Generation of targetrons by PCR

A 361 bp DNA fragment containing modified IBS1/IBS2, EBS2 and EBS1/δ sequences was generated by a two-step PCR as described (13), then combined with EcoRV-digested pACD3-RAM-PCR by an additional PCR, yielding a non-covalently closed donor plasmid, which was transformed directly into E.coli. Alternatively, the 361 bp PCR product and pACD3-RAM were both digested with HindIII + BsrGI and then ligated with T4 DNA ligase (400 U) (New England Biolabs, Beverly, MA) for 1 h at room temperature, prior to transformation.

Southern hybridization

Escherichia coli chromosomal DNA was isolated by the CTAB–NaCl mini-prep method (19). Southern hybridization was as described (20), using a 32P-labeled probe for the retrotransposed intron generated via PCR with primers TCTTGCAAGGGTACGGAGTA and GTAGGGAGGTACCGCCTTGTTC, using a High Prime DNA Labeling kit (Roche Diagnostics, Indianapolis, IN).

Random chromosomal insertions

After transformation with the RAM-targetron library, cells were grown to log phase at 37°C in LB medium, diluted 1:25 and grown for 20 h at 30°C in fresh LB containing 500 µM IPTG, and then for 5 h at 37°C in fresh LB containing 100 µM IPTG to induce targetron transcription and simultaneously promote donor plasmid loss. The cells were then washed and plated on Mueller–Hinton medium containing trimethoprim plus thymine, which was found to be essential for the selection with a chromosomally integrated TpR gene. For inverse PCR, genomic DNA was isolated from TpR CamS colonies (>80% of total TpR colonies) grown up in 1 ml of LB, digested with BsrFI + BsaWI (New England Biolabs) and religated. Inverse PCR was carried out using primers GATTCTCGGCATCGCTTTCG and ATTGTTTTCTTGGGTCTCCAT. Gel purified PCR products were sequenced, and integration sites were identified by BLAST (http://www.ncbi.nlm.nih.gov/BLAST).

RESULTS AND DISCUSSION

Targetron vectors containing a retrotransposition-activated selectable marker

Figure 2 shows the RAM-targetron constructs used in this work. The constructs are based on a previously described intron donor plasmid pACD3, which contains a 0.9 kb ΔORF derivative of the L.lactis Ll.LtrB intron with flanking exons, cloned behind a T7lac promoter in a pACYC184-derived vector (13).

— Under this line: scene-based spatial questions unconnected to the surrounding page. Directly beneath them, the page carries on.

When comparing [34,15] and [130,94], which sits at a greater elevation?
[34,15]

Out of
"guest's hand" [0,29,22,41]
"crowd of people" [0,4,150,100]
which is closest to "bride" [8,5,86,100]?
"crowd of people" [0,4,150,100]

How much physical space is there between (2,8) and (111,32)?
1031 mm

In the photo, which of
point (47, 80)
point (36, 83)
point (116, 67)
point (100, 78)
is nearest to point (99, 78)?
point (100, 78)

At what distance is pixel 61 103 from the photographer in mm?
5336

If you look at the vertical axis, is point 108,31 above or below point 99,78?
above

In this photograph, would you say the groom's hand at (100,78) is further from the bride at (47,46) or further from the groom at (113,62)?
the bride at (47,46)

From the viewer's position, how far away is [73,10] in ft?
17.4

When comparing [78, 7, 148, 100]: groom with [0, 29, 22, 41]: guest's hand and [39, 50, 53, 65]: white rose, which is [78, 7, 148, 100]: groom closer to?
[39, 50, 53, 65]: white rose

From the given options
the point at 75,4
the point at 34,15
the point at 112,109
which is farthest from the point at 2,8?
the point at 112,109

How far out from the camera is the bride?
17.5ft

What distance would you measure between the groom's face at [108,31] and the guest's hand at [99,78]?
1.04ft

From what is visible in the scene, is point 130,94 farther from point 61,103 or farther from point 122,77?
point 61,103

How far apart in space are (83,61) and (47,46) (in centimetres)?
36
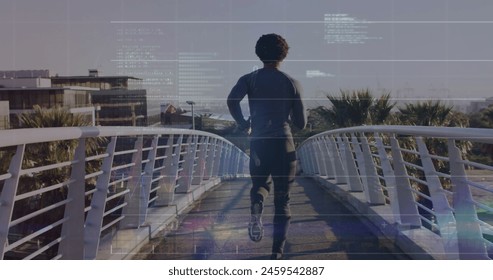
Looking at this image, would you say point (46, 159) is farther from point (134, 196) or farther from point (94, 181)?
point (94, 181)

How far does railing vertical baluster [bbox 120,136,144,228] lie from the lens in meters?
4.04

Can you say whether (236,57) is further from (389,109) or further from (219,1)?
(389,109)

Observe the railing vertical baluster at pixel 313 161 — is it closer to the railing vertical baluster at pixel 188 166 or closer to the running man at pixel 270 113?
the running man at pixel 270 113

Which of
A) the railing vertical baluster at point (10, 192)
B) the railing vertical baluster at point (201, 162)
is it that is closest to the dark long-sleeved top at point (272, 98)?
the railing vertical baluster at point (201, 162)

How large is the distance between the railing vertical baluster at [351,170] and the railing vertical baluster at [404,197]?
275mm

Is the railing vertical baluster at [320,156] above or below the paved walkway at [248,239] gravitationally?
above

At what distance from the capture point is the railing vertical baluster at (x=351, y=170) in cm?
446

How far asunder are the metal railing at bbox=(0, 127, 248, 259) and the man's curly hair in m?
0.53

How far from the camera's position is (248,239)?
3.71 meters

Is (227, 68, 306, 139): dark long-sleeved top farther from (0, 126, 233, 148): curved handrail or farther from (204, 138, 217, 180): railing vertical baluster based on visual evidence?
(204, 138, 217, 180): railing vertical baluster

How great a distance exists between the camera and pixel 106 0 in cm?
348

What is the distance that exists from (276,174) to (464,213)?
1.02 m
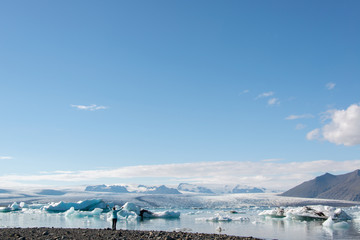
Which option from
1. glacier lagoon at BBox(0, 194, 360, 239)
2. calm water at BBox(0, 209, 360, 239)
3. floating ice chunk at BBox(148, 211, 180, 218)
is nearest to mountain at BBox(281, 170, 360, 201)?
glacier lagoon at BBox(0, 194, 360, 239)

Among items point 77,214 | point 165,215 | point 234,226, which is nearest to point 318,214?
point 234,226

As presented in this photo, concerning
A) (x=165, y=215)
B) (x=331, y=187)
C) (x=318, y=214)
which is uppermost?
(x=165, y=215)

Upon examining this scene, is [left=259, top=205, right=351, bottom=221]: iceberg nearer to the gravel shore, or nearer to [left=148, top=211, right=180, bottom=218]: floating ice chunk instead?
[left=148, top=211, right=180, bottom=218]: floating ice chunk

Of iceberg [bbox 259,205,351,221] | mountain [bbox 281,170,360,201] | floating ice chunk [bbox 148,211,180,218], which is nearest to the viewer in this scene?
iceberg [bbox 259,205,351,221]

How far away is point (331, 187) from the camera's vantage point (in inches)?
6688

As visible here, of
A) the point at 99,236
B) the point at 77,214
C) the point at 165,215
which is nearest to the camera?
the point at 99,236

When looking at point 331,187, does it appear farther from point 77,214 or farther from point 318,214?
point 77,214

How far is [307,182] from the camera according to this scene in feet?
615

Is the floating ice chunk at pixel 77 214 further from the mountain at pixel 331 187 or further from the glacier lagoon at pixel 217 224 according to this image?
the mountain at pixel 331 187

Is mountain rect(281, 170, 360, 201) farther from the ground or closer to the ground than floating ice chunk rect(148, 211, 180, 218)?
closer to the ground

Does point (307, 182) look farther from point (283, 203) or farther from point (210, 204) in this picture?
point (210, 204)

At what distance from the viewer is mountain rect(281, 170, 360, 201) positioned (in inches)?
5684

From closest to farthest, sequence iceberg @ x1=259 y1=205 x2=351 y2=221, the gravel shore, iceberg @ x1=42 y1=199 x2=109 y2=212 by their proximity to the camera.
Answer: the gravel shore, iceberg @ x1=259 y1=205 x2=351 y2=221, iceberg @ x1=42 y1=199 x2=109 y2=212

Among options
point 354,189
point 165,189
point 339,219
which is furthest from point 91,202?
point 165,189
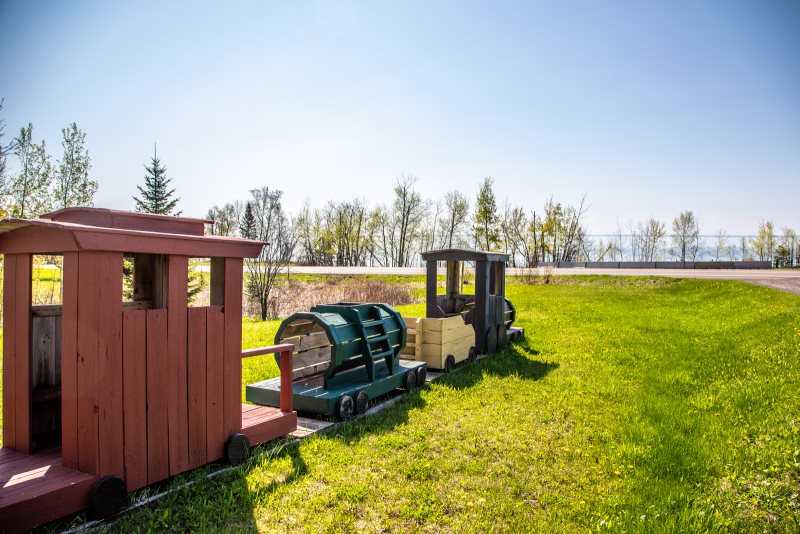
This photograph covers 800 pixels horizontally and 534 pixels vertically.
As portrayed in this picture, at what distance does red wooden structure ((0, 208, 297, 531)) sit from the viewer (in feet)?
10.8

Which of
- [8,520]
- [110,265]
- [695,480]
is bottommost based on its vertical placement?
[695,480]

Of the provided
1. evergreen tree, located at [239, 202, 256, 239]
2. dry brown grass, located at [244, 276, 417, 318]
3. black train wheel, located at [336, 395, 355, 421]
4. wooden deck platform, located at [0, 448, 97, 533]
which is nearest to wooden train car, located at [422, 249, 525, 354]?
black train wheel, located at [336, 395, 355, 421]

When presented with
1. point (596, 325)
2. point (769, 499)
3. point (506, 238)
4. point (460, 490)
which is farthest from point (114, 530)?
point (506, 238)

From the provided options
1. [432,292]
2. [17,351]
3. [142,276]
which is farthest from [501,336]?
[17,351]

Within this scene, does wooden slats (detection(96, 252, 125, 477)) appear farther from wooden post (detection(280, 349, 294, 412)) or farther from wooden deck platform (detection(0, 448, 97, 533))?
wooden post (detection(280, 349, 294, 412))

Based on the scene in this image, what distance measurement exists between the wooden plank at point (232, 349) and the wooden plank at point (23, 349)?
142 cm

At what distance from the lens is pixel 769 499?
382cm

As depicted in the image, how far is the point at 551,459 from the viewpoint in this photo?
15.3 ft

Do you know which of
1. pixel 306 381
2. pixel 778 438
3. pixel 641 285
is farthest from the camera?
pixel 641 285

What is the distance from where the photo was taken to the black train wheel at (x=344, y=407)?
18.2 ft

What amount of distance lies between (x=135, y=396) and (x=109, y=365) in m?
0.33

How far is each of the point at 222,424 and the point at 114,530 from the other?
1.17 m

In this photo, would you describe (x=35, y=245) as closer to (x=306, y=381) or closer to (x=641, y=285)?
(x=306, y=381)

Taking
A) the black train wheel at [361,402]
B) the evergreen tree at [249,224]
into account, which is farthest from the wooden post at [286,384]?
the evergreen tree at [249,224]
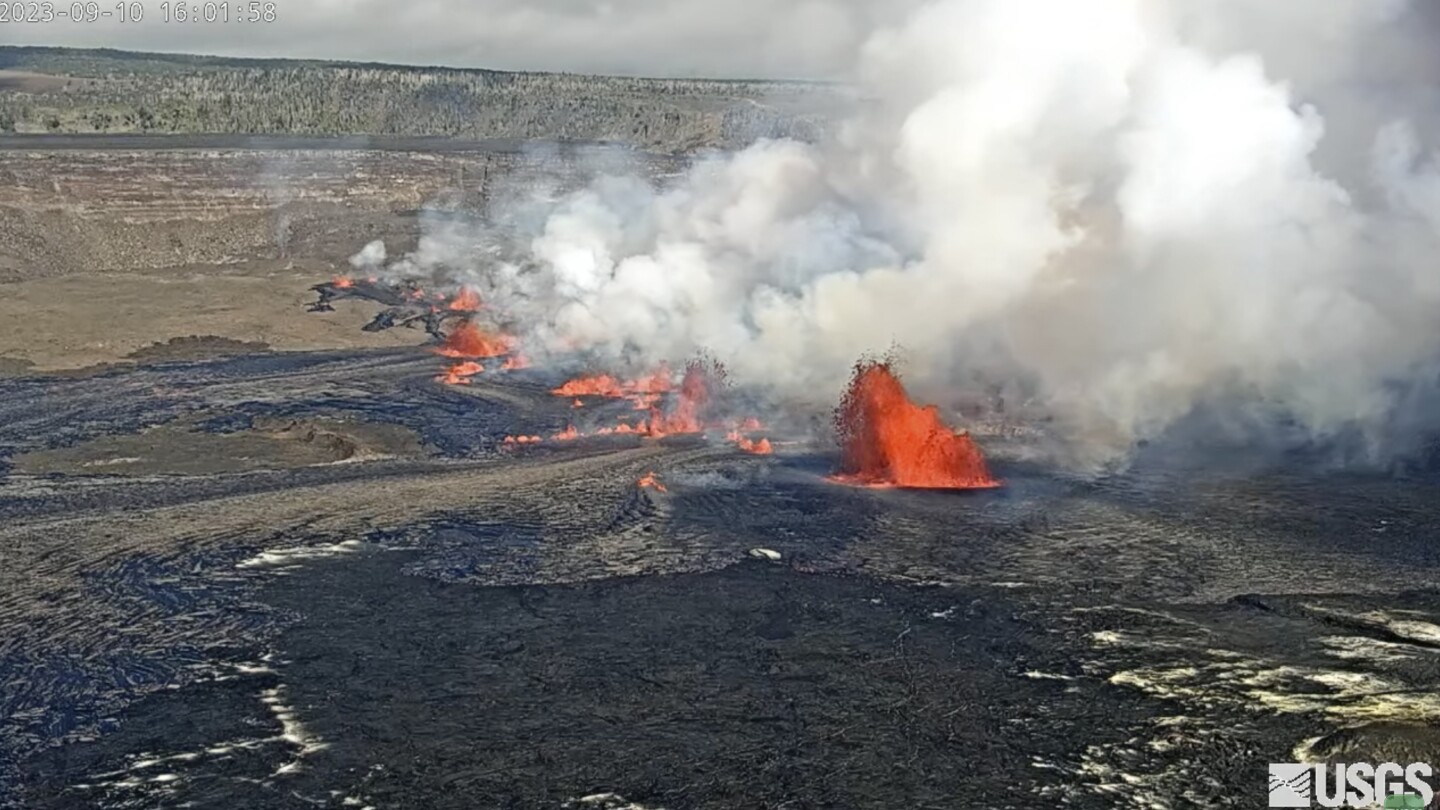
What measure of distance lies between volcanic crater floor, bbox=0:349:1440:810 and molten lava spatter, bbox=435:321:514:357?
19398 mm

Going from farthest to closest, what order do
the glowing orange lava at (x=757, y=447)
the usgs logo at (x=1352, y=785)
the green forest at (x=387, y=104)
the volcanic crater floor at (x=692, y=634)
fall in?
the green forest at (x=387, y=104), the glowing orange lava at (x=757, y=447), the volcanic crater floor at (x=692, y=634), the usgs logo at (x=1352, y=785)

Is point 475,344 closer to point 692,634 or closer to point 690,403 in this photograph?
point 690,403

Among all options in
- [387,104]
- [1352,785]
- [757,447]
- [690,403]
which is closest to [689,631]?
[1352,785]

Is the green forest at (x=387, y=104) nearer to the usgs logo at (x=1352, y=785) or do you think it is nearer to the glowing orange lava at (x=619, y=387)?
the glowing orange lava at (x=619, y=387)

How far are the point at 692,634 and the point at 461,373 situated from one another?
27.2 metres

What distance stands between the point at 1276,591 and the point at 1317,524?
457 cm

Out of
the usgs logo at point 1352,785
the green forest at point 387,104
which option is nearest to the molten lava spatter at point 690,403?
the usgs logo at point 1352,785

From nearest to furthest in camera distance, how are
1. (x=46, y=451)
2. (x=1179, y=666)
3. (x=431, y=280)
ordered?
(x=1179, y=666) → (x=46, y=451) → (x=431, y=280)

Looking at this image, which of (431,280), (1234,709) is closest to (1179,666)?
(1234,709)

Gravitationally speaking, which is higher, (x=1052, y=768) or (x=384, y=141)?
(x=384, y=141)

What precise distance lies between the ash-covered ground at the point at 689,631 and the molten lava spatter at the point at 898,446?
0.85 metres

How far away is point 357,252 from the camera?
244 ft

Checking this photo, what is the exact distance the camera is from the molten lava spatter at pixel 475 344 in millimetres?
49625

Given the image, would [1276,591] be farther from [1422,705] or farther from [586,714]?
[586,714]
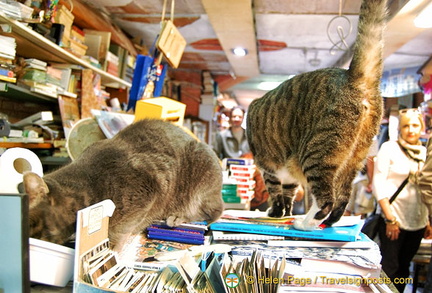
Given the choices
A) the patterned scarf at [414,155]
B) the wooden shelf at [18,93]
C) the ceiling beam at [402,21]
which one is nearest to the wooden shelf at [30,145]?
the wooden shelf at [18,93]

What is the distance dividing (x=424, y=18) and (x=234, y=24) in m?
1.82

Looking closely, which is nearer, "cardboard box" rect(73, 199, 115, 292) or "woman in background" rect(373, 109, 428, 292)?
"cardboard box" rect(73, 199, 115, 292)

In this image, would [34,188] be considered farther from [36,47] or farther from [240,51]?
[240,51]

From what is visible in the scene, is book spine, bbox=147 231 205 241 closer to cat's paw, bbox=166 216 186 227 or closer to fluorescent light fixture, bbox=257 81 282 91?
cat's paw, bbox=166 216 186 227

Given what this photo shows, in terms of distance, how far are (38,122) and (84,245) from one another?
212 centimetres

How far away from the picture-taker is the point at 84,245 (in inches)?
32.2

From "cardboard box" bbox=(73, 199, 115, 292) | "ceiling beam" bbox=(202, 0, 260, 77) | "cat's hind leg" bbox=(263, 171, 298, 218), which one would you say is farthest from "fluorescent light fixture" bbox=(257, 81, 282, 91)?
"cardboard box" bbox=(73, 199, 115, 292)

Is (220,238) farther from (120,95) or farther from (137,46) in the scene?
(137,46)

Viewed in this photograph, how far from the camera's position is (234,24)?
3.58 m

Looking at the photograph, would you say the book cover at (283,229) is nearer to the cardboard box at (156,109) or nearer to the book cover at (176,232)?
the book cover at (176,232)

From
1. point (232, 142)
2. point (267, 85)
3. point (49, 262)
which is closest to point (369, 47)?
point (49, 262)

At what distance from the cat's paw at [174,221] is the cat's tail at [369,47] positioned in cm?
91

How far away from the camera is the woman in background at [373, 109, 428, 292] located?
102 inches

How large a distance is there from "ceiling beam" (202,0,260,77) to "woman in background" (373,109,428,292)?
1.82m
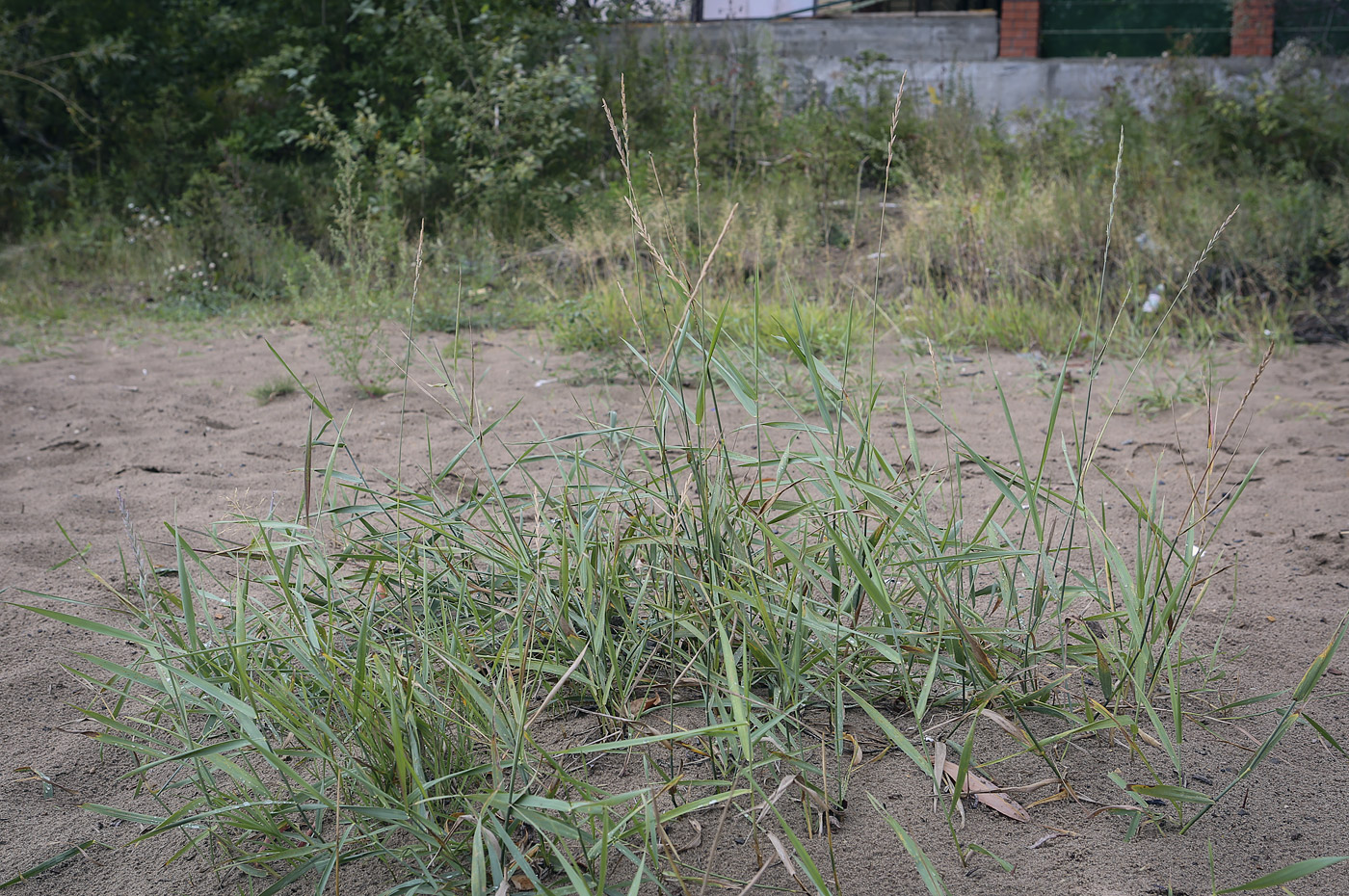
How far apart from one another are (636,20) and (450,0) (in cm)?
242

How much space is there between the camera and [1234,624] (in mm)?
1760

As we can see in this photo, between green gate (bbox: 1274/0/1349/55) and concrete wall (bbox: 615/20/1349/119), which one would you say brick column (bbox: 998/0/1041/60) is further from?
green gate (bbox: 1274/0/1349/55)

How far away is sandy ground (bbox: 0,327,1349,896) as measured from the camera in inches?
46.3

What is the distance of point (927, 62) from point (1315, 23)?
152 inches

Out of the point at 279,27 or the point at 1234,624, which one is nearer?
the point at 1234,624

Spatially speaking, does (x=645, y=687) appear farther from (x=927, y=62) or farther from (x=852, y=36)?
(x=852, y=36)

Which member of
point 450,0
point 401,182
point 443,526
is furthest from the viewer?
point 450,0

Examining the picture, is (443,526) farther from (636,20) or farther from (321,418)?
(636,20)

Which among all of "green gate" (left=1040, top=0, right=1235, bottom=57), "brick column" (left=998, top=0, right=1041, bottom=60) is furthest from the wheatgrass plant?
"green gate" (left=1040, top=0, right=1235, bottom=57)

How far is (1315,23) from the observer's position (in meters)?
9.27

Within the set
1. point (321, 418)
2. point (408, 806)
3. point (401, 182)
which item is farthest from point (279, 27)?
point (408, 806)

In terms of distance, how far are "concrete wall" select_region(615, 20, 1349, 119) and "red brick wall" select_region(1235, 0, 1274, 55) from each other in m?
0.35

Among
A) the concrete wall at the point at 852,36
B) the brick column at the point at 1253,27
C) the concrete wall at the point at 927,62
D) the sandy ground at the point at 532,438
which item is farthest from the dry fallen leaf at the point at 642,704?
the brick column at the point at 1253,27

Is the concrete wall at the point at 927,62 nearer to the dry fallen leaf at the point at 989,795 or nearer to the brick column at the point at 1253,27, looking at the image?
the brick column at the point at 1253,27
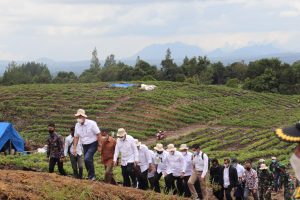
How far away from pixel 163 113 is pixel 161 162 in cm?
2634

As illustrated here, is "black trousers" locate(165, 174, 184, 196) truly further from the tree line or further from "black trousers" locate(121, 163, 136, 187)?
the tree line

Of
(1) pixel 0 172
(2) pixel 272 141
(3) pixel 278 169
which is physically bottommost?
(2) pixel 272 141

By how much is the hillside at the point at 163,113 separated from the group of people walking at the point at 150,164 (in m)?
15.9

The ORF encoding the IEP (denoted LtrA protein) is deleted from its original location in intron domain IV and expressed from a position just downstream of the 3′ exon. The protein expressed from this position promotes efficient RNA splicing and intron mobility, leading to insertion of the ΔORF intron at a new DNA location. In the absence of the IEP, the ΔORF intron is unable to splice after insertion at the new location and thus yields a gene disruption, regardless of intron orientation.

The RAM strategy is based on one first used to study yeast Ty1 transposition (21) and subsequently adapted to study group II intron transposition to ectopic sites by Belfort and co-workers (22). In this strategy, a selectable marker with its own promoter is inserted in the reverse orientation into group II intron domain IV, but is disrupted by an efficiently self-splicing td group I intron in the forward orientation (Fig. 2). During targetron retrotransposition via an RNA intermediate, the td group I intron is spliced, activating the genetic marker, which is then selected after DNA integration. In the construct shown, the selectable marker is a trimethoprim-resistant (TpR) DHFR gene carried originally by the broad host range plasmid R751 (15). This marker was chosen because its small size (313 nt after deletion of the 5′-UTR) mitigates effects on intron mobility frequency (∼20% wild type in an E.coli plasmid assay; data not shown).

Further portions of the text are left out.